6 thoughts on “Dietary Ups & Downs”

  1. Good description! I am doing the Low Histamine elimination diet and, when the headaches come, the pain feels thinner. The only way I can describe it. I feel a heck of a lot better ALL the time. I don’t miss the foods I can’t have, but it is rough at times planning meals. Good luck!

  2. I’m very interested in diet and migraine, thank you for writing about your experience. I think it often gets over simplified and then over looked in treatment. My chronic migraines are pretty intractable, but figuring out that I was sensitive to glutamate has been really important in reducing the severity of the headaches. Its so hard to be strict about diet, in part inconsistency of the trigger effect so the causal relationship isn’t always strong. If there are few other triggers in 24 hours then maybe the soy sauce is okay… but maybe not… my husband once yelled loudly at me after I admitted to eating onion/sour cream flavored chex mix (eg a msg bomb) at a party “There is no safe chex mix!!” which I try to remember as a mantra when I am tempted to fall off the wagon with a possible trigger food. Anyway- good luck with your dietary changes and I hope that your migraine situation improves.

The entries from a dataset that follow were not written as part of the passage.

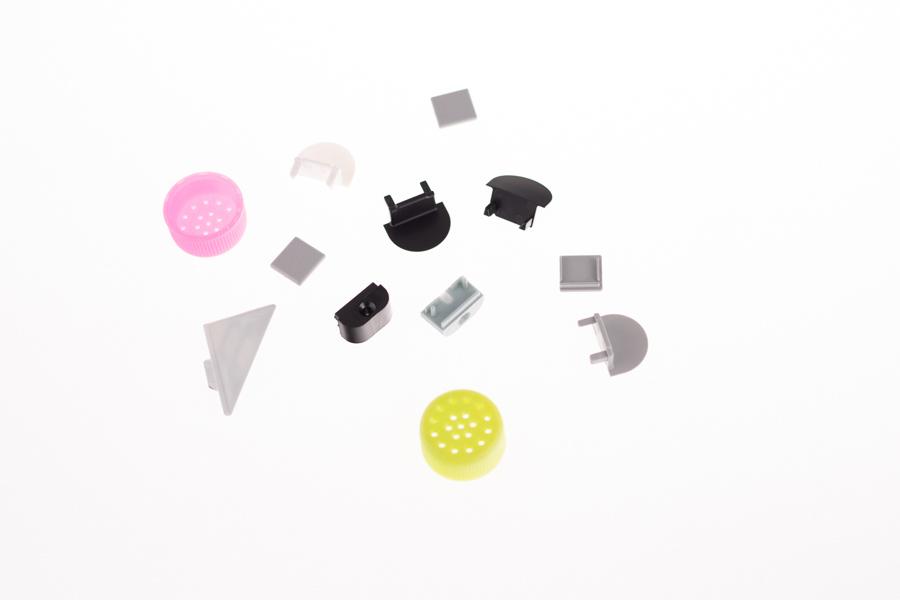 Wtrysk tworzyw sztucznych - małe detale z plastiku, zaślepki do profili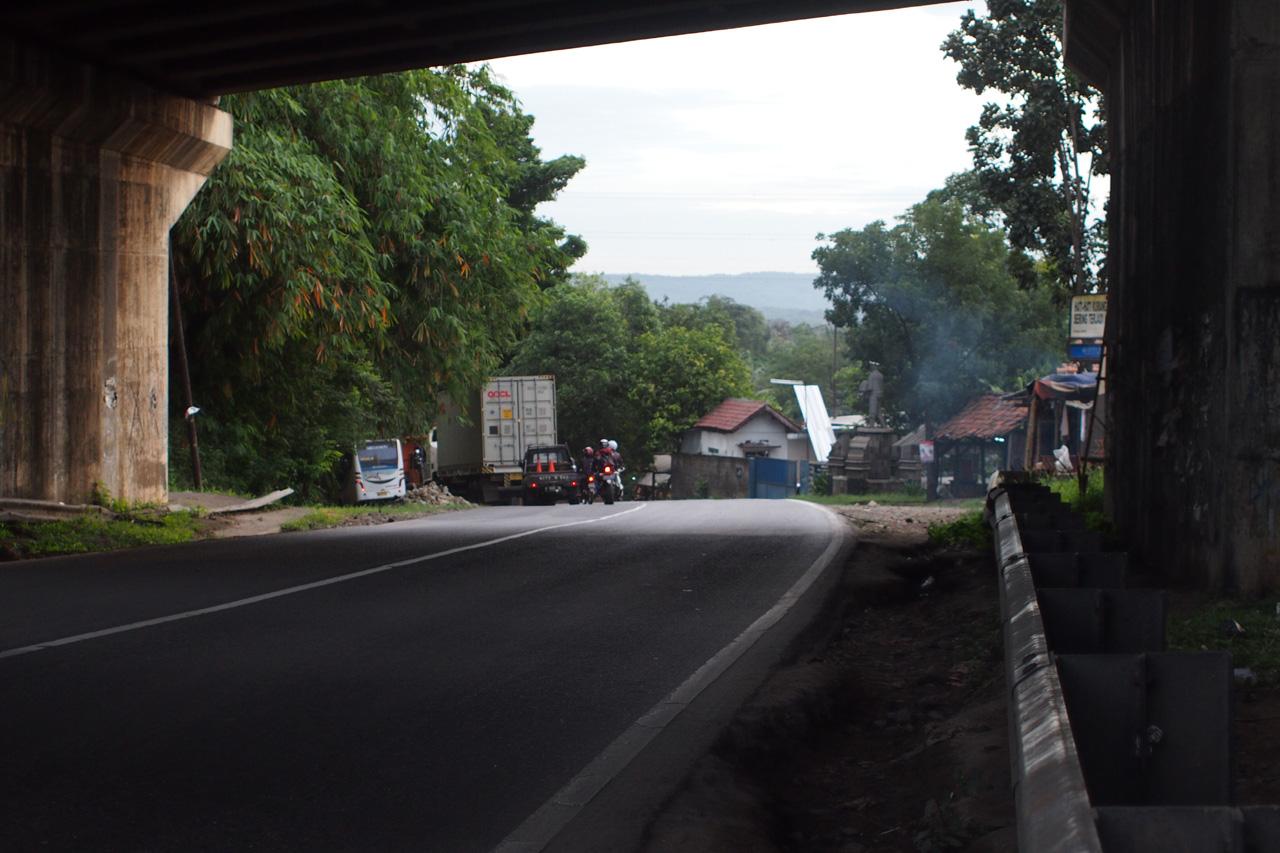 bawah jembatan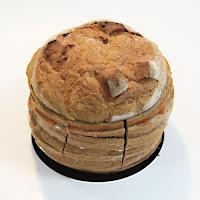 Круглый хлеб-сюрприз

  3. Wow, sorry to hear about the continued headache, especially as it started with something so seemingly mild as iceberg lettuce!!! I’ve been suspicious of romaine lettuce; haven’t tried iceberg. May just give up all lettuces for the time being.
    By the way, I’m delighted when you write about diet as I’m similarly determined (obsessed) with getting to the root of my migraines and am convinced that leaky gut/intolerances are a huge factor.

    Ann

  4. Good luck! I did a different elimination diet and it took six weeks for my system to be clear enough to challenge anything successfully because doing so required 3 headache-free days. It’s been really worth it. Also, over the six months I’ve been on this diet I’ve grown less sensitive to all of my triggers, so now even foods that appeared to be triggers in the early months can now be consumed without a problem.

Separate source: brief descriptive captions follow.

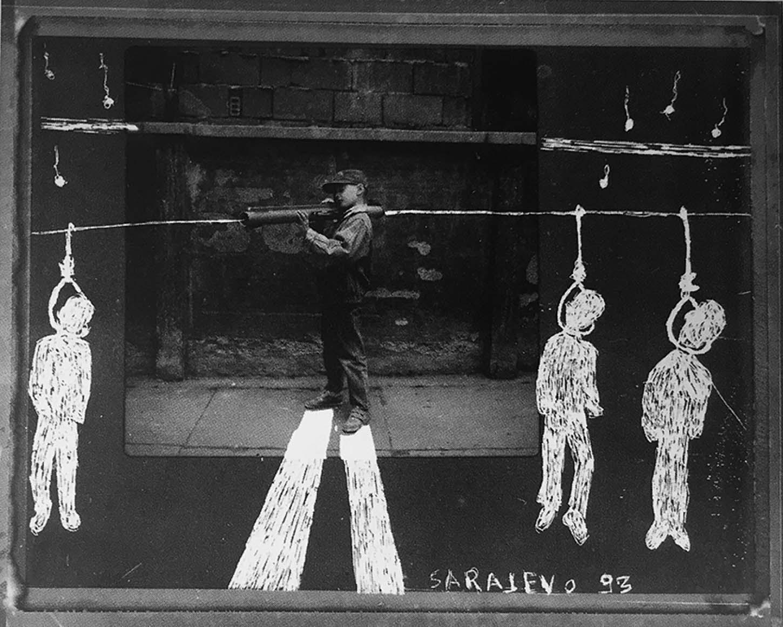 Le showroom, Louis Jammes, oeuvres historiques, Série les anges de SarajevoSarajevo, Bosnie, 1993Grattage sur Polaroïd, 11 x 11 cm, exemplaire unique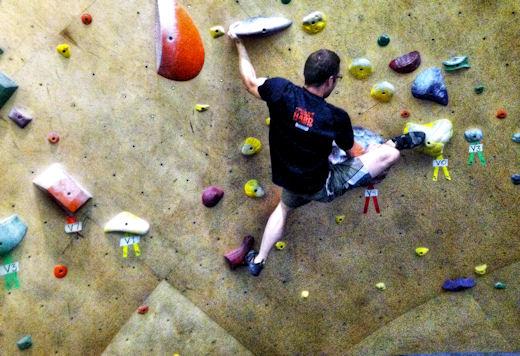 levi starts v4 heel hook bouldering problem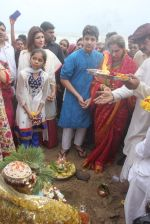 Dimple kapadia and twinkle_s ganpati visarjan on 22nd Sept 2015 (98)_5602613ad0d5a.JPG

    I hope you find similar success!

  5. When I removed dairy from my diet, I had to supplement with some sort of calcium. Low calcium/magnesium are a trigger for me. Not all supplements are created equal by any means. I use “Bone Strength” by New Chapter which is sourced from algae, not limestone. Also, it has a natural ratio of magnesium to calcium. They add D3 and K2 for proper absorption. Without sufficient K2, the calcium doesn’t deposit in the right places. It is expensive but worth it. I use very little by cutting a tablet in half and having one half in the AM and one in the PM. I drink Green Vibrance every morning and follow my “green rule” that is to have veggies at every meal pretty much without fail. Even so, I found that the veggies were not enough to give me the cal/mg that I needed.